The parent was echoing the common complaint (exclusively from people who don't actually use rust, in my experience) that rust is getting "too many features."
But as others in this thread has pointed out, features like GATs actually make the language simpler, because they're removing weird (and to a new user, unexpected) restrictions on existing features. This will then unblock removing other surprising restrictions, like the inability to use async functions in traits.
Rust takes the philosophy that it's better to do hard work in the compiler in order to make the language simpler and easier for users. That's what's happening here.
Rust gets a lot of unfair criticism of "adding new stuff" when a lot of what is "added" is actually removing restrictions and making it where a developer has less to learn.
I have been learning Rust by writing some toy code over the weekends, and 9 out of 10 times when I hit a roadblock and went to my local Rust Users Group, the answer was "just wait for GAT". Turns out these patterns occur organically out of fairly mundane needs of abstraction (e.g. the now-infamous `LendingIterator`), and especially for me as a C++17/20 daily driver, _arbitrary_ limitations on expressivity.
Don't get me wrong --- Rust feels a lot more expressive than C++17/20 in the vast majority of areas, but for the rest maybe 10%, it's pothole land for stable Rust. Eliminating some of these potholes is a big win for Rust's adoption story.
the most common example is the lending iterator. Have a struct that owns a vector of data. Can you implement an iterator that can return a reference of each item when you call next()? Not without GATs, because each time you return from next() you're creating a new lifetime that doesn't exist in your trait definition.

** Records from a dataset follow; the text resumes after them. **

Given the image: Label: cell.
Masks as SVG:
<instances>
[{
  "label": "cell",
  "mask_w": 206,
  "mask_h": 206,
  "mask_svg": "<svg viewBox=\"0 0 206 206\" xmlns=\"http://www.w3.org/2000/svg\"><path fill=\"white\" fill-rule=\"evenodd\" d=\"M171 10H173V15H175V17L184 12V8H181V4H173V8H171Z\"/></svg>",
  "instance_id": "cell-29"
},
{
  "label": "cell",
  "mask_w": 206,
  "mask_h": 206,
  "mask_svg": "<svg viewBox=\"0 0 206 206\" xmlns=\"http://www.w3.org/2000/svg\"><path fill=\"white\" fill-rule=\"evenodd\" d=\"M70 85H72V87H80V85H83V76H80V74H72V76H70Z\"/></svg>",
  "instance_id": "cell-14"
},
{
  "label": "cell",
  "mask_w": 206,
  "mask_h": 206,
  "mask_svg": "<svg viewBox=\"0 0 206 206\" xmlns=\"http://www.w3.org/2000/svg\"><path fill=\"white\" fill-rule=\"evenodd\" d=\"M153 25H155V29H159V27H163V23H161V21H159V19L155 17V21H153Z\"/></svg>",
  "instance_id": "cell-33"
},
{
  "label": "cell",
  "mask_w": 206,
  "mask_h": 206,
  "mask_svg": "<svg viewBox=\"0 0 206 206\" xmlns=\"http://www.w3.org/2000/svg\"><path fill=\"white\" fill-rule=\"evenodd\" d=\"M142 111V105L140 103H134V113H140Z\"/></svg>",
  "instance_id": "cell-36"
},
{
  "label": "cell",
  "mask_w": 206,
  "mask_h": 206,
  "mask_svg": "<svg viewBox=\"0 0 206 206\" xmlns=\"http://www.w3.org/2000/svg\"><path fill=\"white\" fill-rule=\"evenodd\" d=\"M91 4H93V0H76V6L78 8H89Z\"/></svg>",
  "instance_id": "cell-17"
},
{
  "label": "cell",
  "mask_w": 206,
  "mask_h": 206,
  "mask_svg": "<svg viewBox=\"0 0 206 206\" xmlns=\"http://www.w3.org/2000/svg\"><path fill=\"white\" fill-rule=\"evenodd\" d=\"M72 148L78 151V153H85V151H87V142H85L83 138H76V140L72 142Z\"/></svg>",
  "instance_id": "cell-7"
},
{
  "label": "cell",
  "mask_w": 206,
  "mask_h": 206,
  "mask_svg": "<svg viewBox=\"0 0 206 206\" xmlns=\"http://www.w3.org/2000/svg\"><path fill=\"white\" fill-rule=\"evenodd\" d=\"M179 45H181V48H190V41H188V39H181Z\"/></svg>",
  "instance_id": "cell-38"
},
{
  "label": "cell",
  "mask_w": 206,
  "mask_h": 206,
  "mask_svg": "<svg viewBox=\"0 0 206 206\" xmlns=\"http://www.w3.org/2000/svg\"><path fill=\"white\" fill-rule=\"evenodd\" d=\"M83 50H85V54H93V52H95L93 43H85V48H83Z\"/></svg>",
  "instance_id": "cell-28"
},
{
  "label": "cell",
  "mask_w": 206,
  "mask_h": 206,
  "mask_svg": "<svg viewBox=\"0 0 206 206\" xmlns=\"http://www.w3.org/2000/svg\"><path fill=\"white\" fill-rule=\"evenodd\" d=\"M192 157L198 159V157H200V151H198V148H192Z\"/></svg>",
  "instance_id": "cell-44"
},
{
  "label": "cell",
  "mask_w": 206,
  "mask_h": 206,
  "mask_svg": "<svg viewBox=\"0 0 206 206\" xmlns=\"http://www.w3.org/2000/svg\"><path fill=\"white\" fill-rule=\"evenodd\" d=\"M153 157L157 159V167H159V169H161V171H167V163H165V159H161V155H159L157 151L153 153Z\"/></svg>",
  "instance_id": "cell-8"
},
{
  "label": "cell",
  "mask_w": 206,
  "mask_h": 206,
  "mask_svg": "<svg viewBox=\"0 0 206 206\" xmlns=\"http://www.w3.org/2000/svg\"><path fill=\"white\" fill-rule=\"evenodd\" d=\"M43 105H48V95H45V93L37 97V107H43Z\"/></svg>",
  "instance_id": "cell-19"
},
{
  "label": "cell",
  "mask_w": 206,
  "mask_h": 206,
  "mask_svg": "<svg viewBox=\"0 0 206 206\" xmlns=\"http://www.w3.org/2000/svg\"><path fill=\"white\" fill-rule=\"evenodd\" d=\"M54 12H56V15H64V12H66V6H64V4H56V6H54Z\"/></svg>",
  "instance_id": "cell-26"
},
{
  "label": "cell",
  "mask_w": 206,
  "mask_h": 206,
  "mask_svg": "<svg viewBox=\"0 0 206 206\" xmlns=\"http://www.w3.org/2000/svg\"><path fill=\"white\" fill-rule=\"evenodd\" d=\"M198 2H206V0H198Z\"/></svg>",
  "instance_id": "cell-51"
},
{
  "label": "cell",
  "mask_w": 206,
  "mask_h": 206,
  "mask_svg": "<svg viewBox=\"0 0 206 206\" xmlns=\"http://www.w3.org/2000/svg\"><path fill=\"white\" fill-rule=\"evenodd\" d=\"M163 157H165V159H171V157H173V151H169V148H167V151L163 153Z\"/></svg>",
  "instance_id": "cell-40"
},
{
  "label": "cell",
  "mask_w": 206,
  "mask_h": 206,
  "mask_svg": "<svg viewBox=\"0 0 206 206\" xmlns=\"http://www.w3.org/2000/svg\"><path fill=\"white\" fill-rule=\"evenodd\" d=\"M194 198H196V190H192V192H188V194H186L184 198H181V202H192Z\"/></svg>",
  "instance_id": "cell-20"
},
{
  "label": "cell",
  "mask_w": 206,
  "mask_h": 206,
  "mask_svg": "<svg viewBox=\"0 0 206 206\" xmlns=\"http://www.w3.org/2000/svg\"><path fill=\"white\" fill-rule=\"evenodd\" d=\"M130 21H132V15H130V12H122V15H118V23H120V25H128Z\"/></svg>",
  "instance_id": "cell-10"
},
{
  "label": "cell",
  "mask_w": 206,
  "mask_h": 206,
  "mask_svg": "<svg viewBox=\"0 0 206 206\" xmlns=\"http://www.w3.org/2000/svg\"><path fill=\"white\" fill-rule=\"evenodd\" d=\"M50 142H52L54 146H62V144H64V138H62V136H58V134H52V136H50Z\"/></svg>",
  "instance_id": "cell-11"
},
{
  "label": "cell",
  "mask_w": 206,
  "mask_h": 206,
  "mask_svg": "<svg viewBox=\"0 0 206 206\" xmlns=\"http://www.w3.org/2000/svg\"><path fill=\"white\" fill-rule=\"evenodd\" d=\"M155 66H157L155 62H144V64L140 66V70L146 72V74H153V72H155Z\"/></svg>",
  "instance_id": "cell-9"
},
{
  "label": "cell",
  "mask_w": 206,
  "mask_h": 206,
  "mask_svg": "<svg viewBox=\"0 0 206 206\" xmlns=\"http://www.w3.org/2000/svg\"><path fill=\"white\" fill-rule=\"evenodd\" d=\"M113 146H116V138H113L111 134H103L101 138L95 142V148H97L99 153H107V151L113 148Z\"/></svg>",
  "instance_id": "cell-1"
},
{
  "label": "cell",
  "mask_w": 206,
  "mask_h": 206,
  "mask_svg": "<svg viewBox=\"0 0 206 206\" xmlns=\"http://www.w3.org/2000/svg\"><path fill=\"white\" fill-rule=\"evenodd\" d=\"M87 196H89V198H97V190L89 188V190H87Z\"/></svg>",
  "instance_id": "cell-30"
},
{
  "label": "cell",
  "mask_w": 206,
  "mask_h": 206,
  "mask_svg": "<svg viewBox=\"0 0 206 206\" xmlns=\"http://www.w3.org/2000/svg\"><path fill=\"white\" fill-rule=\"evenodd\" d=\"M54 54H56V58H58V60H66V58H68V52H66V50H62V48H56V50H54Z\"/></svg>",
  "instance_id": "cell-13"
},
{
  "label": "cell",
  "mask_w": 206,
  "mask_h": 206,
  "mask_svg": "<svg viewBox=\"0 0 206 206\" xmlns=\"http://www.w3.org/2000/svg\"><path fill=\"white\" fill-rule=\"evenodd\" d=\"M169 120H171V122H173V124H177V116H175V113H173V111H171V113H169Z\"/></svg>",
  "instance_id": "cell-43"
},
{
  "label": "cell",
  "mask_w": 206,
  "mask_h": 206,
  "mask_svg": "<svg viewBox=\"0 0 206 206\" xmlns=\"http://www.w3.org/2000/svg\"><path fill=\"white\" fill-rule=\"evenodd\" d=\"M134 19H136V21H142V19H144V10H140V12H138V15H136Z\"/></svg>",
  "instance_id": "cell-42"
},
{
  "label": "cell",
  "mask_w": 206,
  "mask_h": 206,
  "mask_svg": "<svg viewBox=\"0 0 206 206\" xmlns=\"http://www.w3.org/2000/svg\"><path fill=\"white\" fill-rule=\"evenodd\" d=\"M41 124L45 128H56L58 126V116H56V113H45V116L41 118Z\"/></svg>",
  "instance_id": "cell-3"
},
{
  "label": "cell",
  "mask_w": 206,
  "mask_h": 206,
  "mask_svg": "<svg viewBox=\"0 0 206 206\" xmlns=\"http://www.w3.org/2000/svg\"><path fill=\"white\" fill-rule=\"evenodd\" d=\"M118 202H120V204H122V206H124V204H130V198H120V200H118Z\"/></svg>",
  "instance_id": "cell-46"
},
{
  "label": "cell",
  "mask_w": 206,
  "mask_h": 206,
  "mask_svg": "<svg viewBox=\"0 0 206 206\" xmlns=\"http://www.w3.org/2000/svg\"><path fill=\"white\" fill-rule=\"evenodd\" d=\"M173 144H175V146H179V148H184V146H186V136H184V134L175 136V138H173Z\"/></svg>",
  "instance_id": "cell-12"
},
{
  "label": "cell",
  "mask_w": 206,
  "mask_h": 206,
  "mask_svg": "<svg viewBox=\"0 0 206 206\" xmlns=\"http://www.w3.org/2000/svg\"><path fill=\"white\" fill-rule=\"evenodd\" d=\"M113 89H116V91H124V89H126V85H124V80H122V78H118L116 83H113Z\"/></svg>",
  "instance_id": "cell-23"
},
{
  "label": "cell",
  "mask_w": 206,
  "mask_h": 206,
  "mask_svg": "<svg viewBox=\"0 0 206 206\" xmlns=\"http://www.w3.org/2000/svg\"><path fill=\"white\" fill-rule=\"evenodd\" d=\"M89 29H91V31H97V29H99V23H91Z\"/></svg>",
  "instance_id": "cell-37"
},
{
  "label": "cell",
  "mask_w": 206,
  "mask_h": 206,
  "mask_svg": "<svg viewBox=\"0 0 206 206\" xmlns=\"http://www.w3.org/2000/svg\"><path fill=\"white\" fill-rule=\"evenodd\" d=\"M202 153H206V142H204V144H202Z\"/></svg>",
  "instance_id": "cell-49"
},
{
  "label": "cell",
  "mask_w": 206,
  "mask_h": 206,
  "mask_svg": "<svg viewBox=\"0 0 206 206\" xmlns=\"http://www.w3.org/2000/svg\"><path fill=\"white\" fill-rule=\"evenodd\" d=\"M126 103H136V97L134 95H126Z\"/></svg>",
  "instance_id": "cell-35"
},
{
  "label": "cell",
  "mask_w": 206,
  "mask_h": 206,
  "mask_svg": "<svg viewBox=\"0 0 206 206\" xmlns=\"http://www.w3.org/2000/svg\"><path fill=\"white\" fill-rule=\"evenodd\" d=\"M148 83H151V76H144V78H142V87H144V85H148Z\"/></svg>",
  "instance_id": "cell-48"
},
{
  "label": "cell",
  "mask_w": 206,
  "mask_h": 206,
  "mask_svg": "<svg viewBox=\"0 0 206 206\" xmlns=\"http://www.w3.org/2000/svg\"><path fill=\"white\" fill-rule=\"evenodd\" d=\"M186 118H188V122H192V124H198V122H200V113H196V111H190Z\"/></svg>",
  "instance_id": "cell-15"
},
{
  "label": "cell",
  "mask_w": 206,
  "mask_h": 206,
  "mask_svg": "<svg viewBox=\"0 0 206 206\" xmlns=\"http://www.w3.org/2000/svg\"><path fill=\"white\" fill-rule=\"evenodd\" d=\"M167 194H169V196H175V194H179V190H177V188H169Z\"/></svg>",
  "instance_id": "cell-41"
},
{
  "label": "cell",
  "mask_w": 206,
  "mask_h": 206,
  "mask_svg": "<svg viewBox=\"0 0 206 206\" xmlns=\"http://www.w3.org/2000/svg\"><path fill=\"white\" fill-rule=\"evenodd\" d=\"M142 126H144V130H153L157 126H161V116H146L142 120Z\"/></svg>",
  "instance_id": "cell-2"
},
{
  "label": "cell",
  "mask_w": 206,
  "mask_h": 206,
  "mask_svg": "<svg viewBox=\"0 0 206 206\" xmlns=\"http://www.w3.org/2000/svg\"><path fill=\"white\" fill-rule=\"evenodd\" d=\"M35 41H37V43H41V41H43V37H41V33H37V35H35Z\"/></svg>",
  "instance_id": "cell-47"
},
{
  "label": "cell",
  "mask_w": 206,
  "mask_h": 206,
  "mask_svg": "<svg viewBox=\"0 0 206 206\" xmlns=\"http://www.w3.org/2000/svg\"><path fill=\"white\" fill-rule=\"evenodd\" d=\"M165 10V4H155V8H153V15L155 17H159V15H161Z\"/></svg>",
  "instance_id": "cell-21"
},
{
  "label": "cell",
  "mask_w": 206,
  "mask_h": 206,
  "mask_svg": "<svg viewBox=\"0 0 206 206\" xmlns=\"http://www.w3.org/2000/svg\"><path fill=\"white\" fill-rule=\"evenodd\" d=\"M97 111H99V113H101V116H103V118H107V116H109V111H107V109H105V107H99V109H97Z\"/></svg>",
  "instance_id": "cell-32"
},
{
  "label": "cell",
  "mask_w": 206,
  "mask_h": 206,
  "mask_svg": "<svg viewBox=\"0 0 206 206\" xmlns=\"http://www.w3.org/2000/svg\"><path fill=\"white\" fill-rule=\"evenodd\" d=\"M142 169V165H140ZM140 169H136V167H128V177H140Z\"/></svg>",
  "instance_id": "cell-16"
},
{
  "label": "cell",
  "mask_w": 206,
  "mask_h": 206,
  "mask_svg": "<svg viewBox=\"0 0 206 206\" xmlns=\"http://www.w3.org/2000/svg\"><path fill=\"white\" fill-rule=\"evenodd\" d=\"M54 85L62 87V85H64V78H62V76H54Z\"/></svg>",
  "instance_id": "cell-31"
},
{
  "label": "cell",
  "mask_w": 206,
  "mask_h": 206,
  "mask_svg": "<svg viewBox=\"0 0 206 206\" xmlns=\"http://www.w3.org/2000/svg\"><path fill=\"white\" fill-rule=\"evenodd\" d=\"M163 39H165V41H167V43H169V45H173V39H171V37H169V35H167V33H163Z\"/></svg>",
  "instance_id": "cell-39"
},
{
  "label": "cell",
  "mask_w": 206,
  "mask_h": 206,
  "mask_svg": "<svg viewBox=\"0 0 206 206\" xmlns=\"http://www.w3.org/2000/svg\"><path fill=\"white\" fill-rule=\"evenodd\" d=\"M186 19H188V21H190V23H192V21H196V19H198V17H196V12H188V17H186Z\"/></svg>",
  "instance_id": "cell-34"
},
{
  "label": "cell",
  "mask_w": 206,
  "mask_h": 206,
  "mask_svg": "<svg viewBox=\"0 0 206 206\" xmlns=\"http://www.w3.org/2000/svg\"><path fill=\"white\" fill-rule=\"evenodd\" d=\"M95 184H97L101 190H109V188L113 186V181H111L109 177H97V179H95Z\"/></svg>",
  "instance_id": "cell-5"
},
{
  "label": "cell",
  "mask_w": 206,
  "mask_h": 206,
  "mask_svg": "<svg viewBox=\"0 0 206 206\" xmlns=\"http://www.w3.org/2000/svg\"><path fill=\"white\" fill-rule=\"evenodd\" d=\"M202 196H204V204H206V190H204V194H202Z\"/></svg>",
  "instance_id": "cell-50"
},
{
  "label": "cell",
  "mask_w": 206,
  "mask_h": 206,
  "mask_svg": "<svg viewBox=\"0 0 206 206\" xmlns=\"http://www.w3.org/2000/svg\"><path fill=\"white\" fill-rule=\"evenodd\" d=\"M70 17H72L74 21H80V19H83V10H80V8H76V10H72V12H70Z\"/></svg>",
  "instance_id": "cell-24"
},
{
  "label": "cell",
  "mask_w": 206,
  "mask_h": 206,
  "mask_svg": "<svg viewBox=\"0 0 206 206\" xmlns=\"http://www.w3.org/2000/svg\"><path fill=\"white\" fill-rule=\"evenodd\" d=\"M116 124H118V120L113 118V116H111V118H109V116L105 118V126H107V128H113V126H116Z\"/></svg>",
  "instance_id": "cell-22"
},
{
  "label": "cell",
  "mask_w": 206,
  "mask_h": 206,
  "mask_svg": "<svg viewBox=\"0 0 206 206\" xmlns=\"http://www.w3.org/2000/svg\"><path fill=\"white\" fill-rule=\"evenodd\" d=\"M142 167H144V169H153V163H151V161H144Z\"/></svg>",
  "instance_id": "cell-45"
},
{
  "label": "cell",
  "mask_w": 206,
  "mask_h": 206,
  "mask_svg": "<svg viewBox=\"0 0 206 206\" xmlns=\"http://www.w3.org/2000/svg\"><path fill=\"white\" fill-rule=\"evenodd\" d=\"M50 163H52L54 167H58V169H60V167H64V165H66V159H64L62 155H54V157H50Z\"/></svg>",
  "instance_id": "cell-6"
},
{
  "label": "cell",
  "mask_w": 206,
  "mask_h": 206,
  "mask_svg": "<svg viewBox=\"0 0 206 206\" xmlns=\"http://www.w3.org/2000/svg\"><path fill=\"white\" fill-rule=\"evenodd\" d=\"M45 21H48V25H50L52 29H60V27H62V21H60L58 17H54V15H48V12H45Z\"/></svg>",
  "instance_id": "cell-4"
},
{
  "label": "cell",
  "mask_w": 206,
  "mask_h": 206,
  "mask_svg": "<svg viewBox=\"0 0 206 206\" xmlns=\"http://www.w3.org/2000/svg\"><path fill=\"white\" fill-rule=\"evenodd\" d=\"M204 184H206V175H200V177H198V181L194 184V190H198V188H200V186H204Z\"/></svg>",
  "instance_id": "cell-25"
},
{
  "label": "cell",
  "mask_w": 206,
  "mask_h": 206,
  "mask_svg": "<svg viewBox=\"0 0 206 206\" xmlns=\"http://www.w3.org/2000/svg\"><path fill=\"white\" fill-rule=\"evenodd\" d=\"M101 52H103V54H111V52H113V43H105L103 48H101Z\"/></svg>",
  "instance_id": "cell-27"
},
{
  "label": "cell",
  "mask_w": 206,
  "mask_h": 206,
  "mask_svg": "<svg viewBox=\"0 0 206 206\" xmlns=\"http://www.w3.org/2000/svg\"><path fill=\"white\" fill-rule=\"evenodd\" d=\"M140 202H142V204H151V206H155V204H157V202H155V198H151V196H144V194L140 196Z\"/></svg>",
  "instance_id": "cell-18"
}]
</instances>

That's why current standard library iterators are basically structs that own a reference to what you iterate. See the GAT RFC which explains this concept much better than I can:
https://github.com/rust-lang/rfcs/blob/master/text/1598-gene...
TL;DR it's not a "new" feature per se but something that could have been present from the beginning without making the language different.
So more flexible APIs and more efficient code for the consumer, and simpler library code (which is usually an improvement in reliability and maintainability).
https://github.com/rust-lang/rust/pull/96709#issuecomment-11... Has an extensive list of libraries wanting to use GATs, with their justifications.
https://rust-lang.github.io/rustup/concepts/channels.html
The RFC is probably the best documentation for now.
GATs (generic associated types) allow you to define type, lifetime, or const generics on associated types. If you're familiar with languages that have "higher-kinded types", then you could call GATs type constructors on traits.